Atlanta : la comédie dramatique de cette rentrée

On parle partout de cette nouvelle série américaine qui nous plonge dans l’Amérique contemporaine avec ses problèmes et ses défis. La violence policière, le système judiciaire américain censitaire, les ravages de l’alcool, de la drogue, l’enfermement provoqué par l’échec scolaire, le chômage, la prolifération des armes, le règne des gangs et leur mépris pour la vie, l’influence des réseaux sociaux… Tout y passe ! Atlanta vous plonge dans les stéréotypes sur la communauté noire des quartiers défavorisés face à un système social kafkaïen.
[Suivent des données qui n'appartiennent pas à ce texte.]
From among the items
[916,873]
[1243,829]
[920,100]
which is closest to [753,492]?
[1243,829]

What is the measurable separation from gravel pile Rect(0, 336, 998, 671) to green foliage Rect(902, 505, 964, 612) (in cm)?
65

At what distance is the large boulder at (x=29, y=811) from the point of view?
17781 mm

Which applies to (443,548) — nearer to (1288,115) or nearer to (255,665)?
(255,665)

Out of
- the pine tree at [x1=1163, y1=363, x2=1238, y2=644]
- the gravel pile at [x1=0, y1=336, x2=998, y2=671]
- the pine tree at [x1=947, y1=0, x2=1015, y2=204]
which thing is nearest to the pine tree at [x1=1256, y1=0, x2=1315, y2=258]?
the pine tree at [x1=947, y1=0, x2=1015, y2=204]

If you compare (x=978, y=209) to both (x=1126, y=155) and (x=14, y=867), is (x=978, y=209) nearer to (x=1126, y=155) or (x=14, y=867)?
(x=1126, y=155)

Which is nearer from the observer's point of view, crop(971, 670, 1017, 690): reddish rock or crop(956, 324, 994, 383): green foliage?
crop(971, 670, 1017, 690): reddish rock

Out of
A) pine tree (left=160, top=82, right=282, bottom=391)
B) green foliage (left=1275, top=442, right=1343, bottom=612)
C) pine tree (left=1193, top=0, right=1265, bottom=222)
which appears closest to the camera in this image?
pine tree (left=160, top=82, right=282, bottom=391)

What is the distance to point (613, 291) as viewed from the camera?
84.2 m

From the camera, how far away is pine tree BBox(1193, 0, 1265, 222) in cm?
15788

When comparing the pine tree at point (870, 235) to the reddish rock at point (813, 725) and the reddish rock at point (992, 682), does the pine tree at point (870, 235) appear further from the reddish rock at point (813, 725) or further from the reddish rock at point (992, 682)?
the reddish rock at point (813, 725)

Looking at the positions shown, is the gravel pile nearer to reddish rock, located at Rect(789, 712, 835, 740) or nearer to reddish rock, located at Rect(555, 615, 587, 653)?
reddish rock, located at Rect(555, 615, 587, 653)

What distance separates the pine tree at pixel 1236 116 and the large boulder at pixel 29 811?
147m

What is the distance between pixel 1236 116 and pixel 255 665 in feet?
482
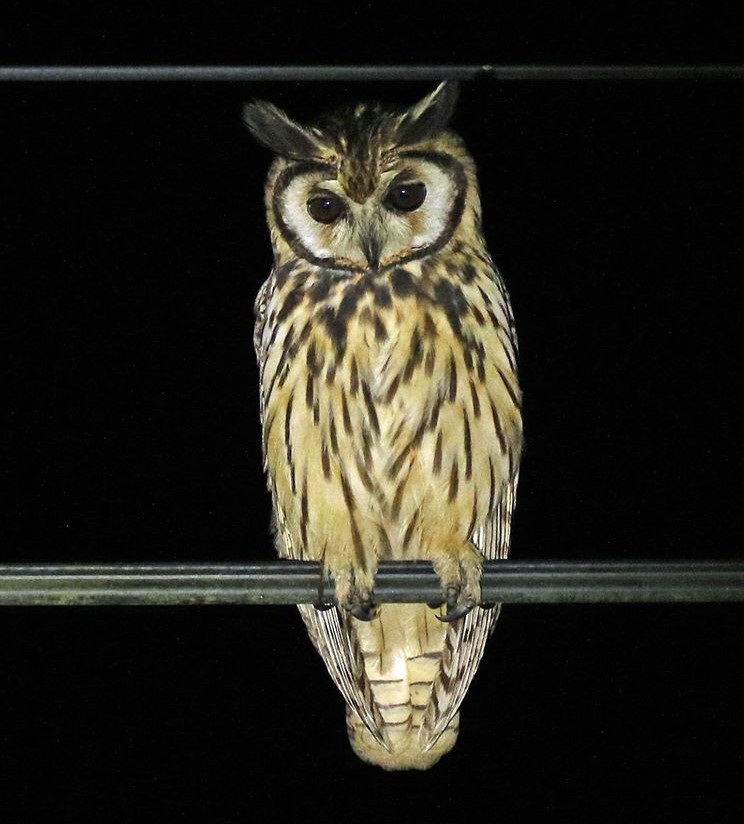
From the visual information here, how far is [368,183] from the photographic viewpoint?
68.4 inches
Elle joue énormément sur les clichés : le rap comme ascenseur social… Une version amusante du monde de Freda Gatz, jusqu’à ce que le drame nous surprenne.

La richesse de la série se trouve dans les dialogues déments, originaux et brillants. Les personnages sont charismatiques et attachants, même si, une fois de plus, on est dans le cliché. Paper Boy est un criminel qui commence à se faire un nom dans le rap ; c’est un personnage désillusionné : « Tout concerne le fric », et cynique : « Personne n’est sympa sans raison ». Son cousin, Earn Marks, qui est passé par l’université de Princeton, mais n’y a pas décroché de diplôme pour une raison que l’on ignore, est décalé et opportuniste. Ambitieux, ils le sont tous les deux et veulent conquérir le marché de la musique pour s’enrichir. En soi, rien de nouveau, l’originalité de la série n’est pas son synopsis ! L’un manage l’autre et les aventures s’enchaînent, souvent drôles, parfois dramatiques. On passe du rire aux larmes à la vitesse de l’éclair, c’est la particularité de la série ! C’est perturbant et cela donne à réfléchir sur l’instabilité de la vie, son côté imprévisible. Les scénaristes jouent avec nos sentiments en mettant en scène les personnages dans des situations insolites, jusqu’à l’absurde. « La vraie victoire appartient aux choses qui ne conçoivent pas l’échec ; suis le courant comme une branche cassée dans le flot d’une rivière », affirme un passager du bus que prend Earn Marks pour rentrer chez lui, sa fille habillée en princesse dans les bras. L’homme finit par menacer notre héros et disparaître dans les bois.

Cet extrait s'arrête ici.